→ **Your task**:
Search the data for the word "Eudorcas". Reproduce every line where it is found.

Data excerpts
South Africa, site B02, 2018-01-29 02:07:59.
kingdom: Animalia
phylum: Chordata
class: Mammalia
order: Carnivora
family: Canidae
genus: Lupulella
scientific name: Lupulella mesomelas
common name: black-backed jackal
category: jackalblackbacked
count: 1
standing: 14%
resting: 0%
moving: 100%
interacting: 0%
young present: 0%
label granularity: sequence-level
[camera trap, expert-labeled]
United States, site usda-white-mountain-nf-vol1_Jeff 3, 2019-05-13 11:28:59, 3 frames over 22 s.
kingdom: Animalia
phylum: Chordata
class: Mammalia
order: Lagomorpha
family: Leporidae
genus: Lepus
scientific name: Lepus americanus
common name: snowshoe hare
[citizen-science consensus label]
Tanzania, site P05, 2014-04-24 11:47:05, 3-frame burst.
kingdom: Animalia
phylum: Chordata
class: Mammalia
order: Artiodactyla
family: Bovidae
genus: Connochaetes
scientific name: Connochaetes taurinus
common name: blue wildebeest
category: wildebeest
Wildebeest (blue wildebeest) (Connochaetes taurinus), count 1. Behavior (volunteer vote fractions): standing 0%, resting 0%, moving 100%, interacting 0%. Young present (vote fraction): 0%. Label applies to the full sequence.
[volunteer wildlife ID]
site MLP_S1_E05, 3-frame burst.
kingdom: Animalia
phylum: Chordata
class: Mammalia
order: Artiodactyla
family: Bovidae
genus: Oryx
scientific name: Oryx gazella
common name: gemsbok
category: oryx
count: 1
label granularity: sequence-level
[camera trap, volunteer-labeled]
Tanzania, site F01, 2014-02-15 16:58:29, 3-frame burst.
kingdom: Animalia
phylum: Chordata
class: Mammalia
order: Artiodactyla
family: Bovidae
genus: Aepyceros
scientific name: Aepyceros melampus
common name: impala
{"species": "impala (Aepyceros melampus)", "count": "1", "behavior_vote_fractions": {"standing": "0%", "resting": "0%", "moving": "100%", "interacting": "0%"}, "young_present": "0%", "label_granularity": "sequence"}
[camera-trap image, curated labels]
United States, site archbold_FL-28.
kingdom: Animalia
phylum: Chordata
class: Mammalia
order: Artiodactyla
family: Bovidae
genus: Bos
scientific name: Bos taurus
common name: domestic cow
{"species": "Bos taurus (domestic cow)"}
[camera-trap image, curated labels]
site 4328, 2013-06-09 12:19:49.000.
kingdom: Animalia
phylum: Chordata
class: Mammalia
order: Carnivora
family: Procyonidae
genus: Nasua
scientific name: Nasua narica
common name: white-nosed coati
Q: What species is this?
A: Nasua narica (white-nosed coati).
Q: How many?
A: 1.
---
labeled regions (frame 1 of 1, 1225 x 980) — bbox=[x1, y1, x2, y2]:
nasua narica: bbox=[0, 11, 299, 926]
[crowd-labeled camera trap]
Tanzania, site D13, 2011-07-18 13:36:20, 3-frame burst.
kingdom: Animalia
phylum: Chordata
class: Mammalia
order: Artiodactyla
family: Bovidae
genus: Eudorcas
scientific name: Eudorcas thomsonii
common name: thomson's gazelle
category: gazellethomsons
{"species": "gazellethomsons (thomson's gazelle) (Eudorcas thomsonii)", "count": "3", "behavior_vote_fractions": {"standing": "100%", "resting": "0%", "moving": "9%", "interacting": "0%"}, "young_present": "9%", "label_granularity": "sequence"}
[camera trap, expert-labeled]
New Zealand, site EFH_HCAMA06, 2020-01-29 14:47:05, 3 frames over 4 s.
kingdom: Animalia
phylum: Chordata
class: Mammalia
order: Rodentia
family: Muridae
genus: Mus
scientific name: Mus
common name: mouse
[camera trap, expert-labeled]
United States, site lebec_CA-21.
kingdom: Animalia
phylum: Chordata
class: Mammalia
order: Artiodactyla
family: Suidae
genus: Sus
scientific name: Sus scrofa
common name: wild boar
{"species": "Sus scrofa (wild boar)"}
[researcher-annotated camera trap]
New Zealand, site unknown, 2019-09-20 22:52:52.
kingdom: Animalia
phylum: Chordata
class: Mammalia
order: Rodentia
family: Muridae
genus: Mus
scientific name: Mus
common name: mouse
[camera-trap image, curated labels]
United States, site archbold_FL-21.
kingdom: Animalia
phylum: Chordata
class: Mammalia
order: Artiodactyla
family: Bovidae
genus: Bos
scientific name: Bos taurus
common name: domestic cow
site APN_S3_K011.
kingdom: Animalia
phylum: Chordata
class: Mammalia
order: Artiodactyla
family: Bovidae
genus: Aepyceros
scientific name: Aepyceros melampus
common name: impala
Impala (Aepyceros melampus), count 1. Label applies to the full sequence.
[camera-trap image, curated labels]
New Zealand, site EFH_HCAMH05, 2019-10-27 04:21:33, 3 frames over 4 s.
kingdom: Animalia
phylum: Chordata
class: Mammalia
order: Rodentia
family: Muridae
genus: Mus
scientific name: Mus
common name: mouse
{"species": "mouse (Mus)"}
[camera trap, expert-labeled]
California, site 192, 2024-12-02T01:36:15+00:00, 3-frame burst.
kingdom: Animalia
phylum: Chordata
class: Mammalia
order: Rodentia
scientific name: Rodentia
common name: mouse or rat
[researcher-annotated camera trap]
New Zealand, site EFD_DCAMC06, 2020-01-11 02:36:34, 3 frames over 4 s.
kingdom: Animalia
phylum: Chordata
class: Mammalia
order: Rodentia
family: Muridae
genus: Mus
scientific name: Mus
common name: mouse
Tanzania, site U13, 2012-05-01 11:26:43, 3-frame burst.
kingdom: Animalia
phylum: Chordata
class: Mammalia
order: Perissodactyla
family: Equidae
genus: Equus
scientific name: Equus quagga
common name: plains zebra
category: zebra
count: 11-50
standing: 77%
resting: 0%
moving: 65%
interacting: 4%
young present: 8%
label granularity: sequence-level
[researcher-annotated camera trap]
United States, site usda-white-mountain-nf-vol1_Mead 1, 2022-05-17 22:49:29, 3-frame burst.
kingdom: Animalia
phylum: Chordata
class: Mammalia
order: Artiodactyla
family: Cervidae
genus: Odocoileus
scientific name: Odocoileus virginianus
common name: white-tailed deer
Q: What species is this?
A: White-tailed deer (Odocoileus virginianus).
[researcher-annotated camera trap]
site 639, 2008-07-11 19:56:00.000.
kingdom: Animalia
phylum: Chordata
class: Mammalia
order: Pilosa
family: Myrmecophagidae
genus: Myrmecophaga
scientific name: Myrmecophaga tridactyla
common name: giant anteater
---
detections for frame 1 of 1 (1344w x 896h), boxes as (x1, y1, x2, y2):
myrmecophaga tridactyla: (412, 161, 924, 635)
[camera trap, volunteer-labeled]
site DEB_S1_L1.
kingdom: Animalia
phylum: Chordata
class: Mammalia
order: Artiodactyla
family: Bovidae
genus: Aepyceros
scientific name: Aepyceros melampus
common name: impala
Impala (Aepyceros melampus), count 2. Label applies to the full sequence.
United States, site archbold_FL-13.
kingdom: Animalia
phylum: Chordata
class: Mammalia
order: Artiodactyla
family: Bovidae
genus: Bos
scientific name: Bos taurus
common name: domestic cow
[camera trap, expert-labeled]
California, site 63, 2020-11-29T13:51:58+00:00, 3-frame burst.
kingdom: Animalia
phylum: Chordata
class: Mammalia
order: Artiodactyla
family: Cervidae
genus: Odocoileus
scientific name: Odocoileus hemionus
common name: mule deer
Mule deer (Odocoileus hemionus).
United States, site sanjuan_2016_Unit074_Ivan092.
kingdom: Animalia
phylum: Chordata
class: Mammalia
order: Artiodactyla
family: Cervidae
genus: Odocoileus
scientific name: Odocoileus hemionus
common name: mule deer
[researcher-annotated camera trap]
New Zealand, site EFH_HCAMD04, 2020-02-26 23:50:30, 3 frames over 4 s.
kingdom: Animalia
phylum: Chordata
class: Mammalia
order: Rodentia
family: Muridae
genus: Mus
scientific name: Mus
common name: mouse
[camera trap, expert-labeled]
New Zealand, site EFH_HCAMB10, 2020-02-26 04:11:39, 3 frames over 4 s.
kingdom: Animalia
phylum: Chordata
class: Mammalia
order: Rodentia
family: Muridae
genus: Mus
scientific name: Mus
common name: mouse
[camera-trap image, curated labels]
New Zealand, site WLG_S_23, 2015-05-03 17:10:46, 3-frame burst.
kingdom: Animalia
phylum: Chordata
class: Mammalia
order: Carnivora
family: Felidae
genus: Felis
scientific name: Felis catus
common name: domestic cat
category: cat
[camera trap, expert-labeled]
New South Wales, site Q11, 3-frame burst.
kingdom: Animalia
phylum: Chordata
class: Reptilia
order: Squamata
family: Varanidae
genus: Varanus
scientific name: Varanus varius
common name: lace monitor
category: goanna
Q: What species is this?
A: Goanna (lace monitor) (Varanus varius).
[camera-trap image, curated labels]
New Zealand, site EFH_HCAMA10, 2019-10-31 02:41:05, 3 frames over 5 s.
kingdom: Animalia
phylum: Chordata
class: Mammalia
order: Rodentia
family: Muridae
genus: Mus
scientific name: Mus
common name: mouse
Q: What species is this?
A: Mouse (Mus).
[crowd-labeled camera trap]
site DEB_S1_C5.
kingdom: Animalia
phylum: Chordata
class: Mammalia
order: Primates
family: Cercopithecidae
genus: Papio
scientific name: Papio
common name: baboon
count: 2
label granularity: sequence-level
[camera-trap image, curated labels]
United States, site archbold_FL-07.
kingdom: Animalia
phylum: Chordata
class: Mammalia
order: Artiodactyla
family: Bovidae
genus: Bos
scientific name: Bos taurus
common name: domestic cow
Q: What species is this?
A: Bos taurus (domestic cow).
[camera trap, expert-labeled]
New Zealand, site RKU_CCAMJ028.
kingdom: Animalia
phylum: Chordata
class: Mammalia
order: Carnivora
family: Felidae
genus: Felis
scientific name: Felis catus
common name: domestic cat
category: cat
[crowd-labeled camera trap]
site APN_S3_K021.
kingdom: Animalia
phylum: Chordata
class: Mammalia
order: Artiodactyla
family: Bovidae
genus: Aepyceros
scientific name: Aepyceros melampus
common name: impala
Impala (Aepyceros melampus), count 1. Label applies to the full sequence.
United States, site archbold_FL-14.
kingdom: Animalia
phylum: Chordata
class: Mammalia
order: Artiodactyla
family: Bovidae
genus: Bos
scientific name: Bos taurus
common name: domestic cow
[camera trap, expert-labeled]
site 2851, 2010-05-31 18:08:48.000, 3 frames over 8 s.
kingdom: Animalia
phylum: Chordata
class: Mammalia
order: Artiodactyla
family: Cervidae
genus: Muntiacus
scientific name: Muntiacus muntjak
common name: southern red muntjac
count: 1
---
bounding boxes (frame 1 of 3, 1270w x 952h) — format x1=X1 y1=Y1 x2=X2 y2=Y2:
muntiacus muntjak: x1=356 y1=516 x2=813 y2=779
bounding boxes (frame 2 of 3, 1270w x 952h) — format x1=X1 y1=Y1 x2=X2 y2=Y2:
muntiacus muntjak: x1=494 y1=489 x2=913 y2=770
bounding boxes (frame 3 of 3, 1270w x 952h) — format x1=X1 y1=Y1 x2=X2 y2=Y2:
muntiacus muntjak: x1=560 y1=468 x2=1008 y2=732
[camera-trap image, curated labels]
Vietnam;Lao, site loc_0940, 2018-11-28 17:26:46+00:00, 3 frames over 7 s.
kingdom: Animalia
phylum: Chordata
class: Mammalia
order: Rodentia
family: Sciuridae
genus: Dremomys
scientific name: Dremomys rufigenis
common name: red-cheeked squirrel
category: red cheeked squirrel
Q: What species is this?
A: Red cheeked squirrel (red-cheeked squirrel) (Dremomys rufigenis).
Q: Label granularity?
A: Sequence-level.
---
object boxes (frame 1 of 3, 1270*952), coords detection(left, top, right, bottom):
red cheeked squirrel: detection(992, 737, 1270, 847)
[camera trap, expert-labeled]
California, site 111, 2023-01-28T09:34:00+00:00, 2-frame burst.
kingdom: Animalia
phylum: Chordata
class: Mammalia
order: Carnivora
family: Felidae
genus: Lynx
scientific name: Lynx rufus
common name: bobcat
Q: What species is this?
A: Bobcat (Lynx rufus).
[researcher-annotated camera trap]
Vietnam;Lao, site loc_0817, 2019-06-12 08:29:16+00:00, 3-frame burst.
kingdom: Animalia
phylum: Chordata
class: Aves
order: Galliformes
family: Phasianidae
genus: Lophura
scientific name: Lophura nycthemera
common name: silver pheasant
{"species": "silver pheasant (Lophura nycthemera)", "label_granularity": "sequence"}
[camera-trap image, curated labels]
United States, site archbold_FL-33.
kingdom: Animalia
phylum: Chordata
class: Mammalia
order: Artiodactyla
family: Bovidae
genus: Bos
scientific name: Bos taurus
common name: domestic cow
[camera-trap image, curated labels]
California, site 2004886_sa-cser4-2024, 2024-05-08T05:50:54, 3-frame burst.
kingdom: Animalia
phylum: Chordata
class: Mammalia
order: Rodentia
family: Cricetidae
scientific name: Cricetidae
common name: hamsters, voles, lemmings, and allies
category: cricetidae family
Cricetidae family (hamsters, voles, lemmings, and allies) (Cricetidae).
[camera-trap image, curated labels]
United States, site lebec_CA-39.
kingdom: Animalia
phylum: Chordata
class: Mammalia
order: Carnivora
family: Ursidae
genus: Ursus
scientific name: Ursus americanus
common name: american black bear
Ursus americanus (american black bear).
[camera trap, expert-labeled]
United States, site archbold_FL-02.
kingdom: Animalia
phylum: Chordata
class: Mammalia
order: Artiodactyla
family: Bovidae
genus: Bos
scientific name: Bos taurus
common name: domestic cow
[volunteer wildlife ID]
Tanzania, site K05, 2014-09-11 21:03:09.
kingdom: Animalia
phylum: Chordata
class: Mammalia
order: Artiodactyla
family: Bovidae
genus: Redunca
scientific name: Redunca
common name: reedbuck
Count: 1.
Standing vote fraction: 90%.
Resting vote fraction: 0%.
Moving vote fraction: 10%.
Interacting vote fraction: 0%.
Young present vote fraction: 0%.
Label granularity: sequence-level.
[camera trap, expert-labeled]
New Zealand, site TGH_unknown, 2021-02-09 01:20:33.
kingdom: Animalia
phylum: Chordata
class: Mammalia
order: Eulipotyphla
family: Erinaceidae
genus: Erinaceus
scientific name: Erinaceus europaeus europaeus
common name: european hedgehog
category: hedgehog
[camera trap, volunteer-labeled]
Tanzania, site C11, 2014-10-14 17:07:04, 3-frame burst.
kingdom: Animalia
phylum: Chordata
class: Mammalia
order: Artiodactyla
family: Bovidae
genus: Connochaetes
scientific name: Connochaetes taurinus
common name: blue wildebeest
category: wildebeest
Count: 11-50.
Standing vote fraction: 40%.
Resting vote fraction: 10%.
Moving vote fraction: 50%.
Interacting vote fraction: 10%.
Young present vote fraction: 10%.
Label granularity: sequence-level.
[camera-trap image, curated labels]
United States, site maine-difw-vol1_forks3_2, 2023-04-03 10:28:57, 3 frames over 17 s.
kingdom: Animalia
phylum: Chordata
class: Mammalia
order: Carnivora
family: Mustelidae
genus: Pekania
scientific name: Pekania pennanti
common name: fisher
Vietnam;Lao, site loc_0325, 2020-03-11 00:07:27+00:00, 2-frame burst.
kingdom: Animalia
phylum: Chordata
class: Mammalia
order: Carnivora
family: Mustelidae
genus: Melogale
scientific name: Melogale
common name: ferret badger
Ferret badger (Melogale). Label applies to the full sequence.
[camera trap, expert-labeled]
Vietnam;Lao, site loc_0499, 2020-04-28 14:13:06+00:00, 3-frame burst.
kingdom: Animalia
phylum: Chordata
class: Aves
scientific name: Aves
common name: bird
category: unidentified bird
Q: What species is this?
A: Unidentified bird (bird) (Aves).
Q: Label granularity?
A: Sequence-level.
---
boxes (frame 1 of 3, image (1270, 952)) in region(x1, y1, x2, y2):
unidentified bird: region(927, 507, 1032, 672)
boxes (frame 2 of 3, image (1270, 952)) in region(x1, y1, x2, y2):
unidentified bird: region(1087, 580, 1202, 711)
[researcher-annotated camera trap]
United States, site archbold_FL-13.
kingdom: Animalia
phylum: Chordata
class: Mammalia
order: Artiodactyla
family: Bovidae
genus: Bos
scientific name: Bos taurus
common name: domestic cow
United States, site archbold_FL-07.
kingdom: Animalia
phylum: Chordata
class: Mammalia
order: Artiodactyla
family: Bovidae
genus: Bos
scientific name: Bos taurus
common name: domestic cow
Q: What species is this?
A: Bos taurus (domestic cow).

→ **Solution to the problem**:
genus: Eudorcas
scientific name: Eudorcas thomsonii
{"species": "gazellethomsons (thomson's gazelle) (Eudorcas thomsonii)", "count": "3", "behavior_vote_fractions": {"standing": "100%", "resting": "0%", "moving": "9%", "interacting": "0%"}, "young_present": "9%", "label_granularity": "sequence"}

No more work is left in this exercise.